[Start of Material shown]
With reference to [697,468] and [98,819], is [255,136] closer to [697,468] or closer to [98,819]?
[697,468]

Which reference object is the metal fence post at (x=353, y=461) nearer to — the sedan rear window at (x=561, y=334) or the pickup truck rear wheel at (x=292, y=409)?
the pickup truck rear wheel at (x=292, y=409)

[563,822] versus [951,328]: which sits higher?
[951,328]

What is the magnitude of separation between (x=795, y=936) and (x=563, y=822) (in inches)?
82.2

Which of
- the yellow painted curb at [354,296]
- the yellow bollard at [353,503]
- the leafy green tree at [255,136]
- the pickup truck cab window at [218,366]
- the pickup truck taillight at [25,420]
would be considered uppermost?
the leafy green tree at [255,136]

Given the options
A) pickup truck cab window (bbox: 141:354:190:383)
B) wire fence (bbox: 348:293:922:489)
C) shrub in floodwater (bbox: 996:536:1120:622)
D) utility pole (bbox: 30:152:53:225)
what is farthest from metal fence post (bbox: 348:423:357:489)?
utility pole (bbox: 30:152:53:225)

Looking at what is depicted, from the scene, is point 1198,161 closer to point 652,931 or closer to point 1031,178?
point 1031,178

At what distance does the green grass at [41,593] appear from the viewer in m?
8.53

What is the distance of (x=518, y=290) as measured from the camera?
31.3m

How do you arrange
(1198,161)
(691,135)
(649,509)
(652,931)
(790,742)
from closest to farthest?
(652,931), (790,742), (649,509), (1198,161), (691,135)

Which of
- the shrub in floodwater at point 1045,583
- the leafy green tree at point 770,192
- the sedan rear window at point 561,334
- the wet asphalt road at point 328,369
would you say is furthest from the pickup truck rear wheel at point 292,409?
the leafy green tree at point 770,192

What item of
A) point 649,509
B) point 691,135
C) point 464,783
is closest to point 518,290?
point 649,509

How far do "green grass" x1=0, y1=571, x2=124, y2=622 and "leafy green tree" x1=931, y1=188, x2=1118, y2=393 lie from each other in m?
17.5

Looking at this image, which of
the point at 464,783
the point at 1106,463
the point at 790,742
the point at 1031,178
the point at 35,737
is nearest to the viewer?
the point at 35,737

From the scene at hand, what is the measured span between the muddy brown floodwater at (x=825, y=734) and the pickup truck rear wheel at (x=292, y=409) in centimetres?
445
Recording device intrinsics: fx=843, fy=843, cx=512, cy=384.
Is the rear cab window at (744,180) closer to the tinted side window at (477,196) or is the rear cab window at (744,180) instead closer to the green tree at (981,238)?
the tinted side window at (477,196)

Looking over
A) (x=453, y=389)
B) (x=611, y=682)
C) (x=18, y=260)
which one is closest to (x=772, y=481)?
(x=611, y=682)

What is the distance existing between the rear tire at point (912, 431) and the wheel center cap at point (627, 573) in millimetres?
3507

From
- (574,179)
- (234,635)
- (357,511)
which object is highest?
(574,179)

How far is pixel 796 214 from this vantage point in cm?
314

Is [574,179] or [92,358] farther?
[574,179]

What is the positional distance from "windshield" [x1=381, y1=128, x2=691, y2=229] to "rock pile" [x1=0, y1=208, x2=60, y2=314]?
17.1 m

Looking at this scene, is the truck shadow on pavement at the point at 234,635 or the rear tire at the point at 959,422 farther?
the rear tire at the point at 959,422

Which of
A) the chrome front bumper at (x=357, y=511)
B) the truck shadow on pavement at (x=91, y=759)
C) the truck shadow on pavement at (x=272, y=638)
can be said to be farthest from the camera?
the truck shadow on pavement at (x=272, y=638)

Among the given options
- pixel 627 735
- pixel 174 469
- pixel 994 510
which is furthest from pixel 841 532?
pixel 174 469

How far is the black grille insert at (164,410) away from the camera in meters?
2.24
[End of Material shown]
[Start of Material shown]
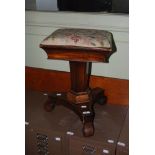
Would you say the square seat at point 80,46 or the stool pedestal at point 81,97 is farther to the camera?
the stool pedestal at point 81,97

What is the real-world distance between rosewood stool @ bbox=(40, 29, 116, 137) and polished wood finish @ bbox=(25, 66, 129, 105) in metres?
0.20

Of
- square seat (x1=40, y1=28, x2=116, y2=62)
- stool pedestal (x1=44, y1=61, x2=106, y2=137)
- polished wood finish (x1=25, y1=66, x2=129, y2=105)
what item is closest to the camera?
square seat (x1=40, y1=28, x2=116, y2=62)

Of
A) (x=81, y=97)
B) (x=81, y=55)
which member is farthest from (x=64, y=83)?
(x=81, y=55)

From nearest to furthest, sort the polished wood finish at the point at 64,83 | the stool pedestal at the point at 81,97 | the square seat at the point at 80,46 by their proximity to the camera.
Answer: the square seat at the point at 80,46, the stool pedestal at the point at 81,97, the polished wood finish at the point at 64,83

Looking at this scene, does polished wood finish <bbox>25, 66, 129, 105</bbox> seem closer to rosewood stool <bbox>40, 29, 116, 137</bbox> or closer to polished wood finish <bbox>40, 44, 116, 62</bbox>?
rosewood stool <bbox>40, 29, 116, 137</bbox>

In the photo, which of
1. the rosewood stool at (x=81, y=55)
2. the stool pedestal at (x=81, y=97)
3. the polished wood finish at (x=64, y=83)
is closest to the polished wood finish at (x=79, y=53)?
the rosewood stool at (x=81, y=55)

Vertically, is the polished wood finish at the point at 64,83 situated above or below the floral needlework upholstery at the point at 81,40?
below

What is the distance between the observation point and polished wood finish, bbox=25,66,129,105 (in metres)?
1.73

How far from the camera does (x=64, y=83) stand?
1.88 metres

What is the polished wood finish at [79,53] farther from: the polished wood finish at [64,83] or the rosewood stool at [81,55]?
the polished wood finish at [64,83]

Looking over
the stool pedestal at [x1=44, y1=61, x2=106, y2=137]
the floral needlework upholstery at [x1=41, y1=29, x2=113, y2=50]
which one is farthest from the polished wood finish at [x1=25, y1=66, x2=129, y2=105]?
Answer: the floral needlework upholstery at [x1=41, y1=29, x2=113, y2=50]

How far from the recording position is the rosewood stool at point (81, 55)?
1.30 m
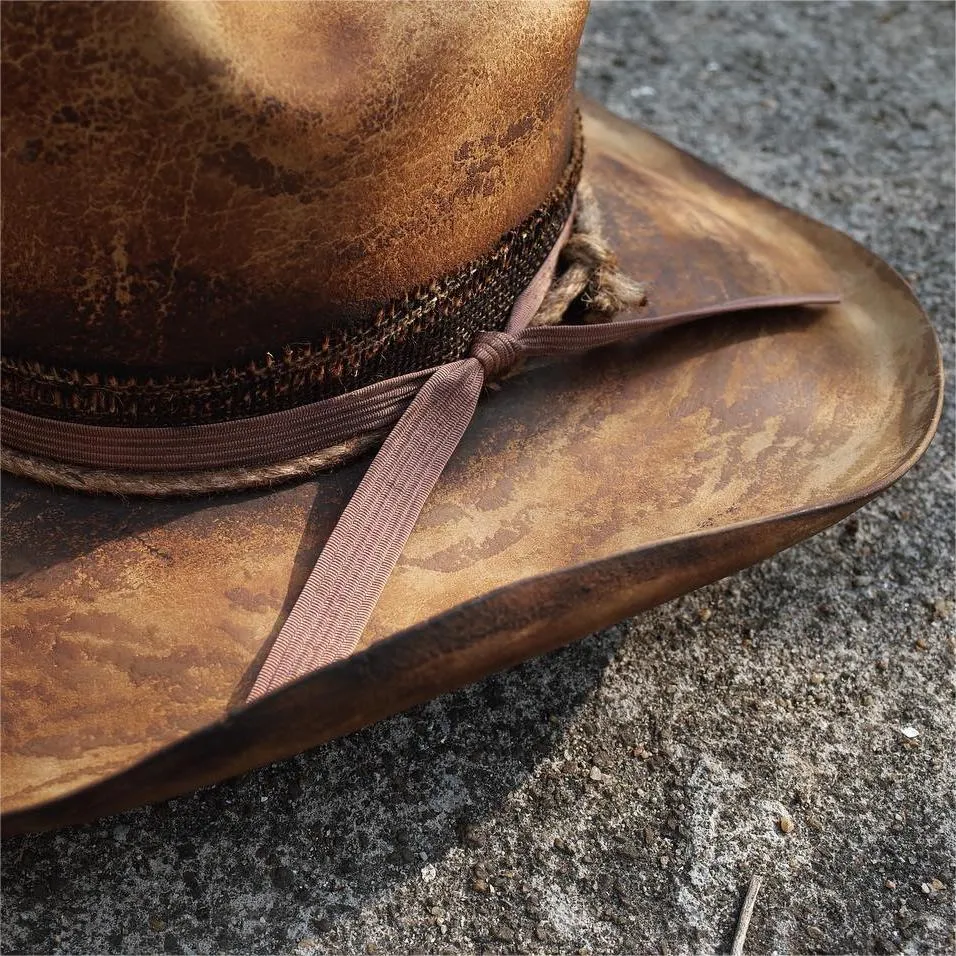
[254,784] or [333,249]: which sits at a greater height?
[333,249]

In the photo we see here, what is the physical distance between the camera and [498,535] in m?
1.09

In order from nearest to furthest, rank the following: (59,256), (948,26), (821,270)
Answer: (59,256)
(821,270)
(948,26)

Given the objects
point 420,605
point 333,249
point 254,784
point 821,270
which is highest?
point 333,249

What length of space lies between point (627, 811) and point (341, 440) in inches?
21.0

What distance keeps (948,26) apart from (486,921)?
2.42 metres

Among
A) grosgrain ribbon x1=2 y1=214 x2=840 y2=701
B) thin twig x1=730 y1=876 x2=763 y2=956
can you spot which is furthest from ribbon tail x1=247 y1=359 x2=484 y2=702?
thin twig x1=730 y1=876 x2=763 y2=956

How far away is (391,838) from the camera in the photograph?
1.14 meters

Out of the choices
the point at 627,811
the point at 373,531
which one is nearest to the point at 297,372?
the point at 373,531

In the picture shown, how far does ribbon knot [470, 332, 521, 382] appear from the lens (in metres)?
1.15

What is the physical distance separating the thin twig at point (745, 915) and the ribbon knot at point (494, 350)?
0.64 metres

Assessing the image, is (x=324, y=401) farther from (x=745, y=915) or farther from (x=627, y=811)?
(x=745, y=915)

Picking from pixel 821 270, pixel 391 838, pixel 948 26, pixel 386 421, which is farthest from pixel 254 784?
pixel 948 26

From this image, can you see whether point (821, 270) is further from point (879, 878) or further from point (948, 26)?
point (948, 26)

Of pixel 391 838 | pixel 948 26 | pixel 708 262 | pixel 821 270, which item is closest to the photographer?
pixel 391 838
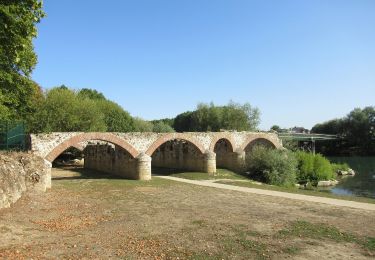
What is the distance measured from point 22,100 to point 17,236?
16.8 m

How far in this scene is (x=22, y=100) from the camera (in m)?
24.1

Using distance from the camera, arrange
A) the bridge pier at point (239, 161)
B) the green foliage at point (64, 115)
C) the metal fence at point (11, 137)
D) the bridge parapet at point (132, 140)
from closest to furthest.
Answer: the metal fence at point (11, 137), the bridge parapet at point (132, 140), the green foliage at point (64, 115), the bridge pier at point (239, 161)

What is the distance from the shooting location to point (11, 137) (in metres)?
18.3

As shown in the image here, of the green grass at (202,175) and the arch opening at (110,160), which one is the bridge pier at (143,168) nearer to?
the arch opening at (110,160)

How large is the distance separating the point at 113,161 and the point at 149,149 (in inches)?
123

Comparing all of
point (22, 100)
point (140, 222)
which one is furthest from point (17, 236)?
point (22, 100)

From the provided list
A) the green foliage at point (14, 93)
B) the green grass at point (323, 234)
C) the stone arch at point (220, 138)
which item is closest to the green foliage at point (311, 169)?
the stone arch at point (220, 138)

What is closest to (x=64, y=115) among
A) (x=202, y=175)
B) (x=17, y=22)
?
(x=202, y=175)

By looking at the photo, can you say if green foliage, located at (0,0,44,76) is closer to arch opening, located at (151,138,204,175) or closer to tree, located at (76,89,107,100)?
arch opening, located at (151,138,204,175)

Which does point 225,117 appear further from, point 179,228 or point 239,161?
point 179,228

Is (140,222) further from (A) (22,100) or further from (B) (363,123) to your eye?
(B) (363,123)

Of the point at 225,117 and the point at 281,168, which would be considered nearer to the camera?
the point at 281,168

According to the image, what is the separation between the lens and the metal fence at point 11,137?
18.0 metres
[End of Material shown]
**Task instructions**.
Convert the lines between the one containing "What length of" and the one containing "2.42 metres", inclusive, into a numbered list, omitting blank lines.

**Written reply**.
1. What length of space lies between point (627, 811) and point (341, 440) in inches?
2. 21.0
3. What distance keeps (948,26) apart from (486,921)?
4. 2.42 metres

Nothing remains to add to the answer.